Over the last year, she has begun to draw. She used to resist any writing or drawing, color with us for a few minutes at a time in a coloring book or on a restaurant menu but otherwise ignoring crayons. Her OT goals still include writing her name legibly and reasonably sized. But, then she discovered Number Blocks. She is OBSESSED. She loved the show for a while, and was happy to see and hear it. And then she started drawing the characters. On paper. On post-its. On books. On the floor, walls and her own skin. Everywhere. More than once we woke up in the night to her awake and drawing all over the walls with crayons, markers, sharpies, chalk, anything she could find.

Mad about a tummy ache

Number Blocks

Scarlett sad, with Number Block #1 sad, because our dog was sick

We repeatedly told her not to draw on the walls, and showed her to use a piece of tape to hang her drawings. She then began to hang every page in her own galleries, and tape together pages to make bigger things. She still drifts to the walls and floor on occasion; it reminds me, I need to add some Magic Erasers to my shopping list…
Number Block in tape

Then she started to build them with other things. Blocks. Strips of paper she cut. Carrots at Disneyland. Train track toys. Boxes. Anything she can get her hands on. She dresses as the characters, and then uses a post-it or paper taped to her shirt as a label. “I’m One!” or “I’m Four!” When she isn’t being another number, she is just 12 - she sticks it to her shirt and makes sure everyone sees it - and we had better call her by that name, too.
Number Block in road tracks

She has filled sketchbook after sketchbook, gone through reams of drawing paper and rolls of tape, and boxes and boxes of markers.

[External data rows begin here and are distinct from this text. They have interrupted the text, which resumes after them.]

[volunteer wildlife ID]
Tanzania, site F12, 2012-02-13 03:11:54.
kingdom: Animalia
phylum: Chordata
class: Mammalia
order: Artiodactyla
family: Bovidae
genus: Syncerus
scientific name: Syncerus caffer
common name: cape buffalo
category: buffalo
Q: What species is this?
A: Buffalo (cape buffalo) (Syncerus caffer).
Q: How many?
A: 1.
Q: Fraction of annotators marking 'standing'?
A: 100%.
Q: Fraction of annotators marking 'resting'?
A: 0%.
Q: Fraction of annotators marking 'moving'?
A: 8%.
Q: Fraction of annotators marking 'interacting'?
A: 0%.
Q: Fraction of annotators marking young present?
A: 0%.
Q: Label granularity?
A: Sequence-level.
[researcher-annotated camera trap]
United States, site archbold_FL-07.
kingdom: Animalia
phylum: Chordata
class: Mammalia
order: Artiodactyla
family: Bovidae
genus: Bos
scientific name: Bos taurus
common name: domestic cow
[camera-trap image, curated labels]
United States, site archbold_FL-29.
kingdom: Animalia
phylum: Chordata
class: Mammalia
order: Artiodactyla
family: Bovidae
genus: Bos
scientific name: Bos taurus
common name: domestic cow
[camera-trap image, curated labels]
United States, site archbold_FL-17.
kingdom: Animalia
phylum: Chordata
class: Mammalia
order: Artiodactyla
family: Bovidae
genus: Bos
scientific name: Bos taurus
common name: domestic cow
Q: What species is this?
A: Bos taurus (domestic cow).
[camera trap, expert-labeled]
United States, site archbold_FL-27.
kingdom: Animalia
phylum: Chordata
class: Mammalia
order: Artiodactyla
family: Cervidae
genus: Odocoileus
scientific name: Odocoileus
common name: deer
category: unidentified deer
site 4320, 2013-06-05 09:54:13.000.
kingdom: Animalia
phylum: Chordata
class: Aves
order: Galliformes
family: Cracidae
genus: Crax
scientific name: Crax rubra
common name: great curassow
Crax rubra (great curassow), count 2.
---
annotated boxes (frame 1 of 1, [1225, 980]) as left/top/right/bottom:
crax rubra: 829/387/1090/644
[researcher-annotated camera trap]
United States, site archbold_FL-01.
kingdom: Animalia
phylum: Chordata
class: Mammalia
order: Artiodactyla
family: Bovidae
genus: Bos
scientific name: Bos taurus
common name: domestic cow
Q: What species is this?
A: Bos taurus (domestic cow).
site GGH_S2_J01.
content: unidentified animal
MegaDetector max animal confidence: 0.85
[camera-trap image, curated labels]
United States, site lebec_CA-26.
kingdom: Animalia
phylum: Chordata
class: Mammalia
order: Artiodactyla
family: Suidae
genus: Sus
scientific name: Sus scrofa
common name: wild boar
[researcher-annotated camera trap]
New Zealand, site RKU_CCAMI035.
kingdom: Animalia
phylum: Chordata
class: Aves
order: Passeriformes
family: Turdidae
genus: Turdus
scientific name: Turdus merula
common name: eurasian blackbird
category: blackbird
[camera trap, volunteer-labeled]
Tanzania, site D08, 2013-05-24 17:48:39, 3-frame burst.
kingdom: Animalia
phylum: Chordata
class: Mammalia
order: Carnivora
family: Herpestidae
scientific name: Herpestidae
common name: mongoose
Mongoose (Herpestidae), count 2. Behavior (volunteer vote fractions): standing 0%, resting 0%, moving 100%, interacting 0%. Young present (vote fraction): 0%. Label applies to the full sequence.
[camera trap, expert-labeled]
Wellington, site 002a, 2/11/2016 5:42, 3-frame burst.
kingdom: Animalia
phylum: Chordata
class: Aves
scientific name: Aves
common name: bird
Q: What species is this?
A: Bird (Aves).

She has branched out from only Number Blocks and draws herself and other people and her favorite toys. She uses her drawings to explain how she is feeling - Scarlett with a sad face, Scarlett with a tummy ache (sad face + scribble on belly), Scarlett loves Mommy (many hearts). She draws bunnies, cats, rainbows and her siblings. Sometimes she adds words, or draws what she wants us to know (while I type this, she is sitting beside me drawing the pink cupcakes she wants for her birthday celebration.)

I am so happy she has found this way to express herself. I hope we can continue to foster this skill for function and joy. If she can’t make her mouth say the words she wants to tell me, I am happy to take it in crayons.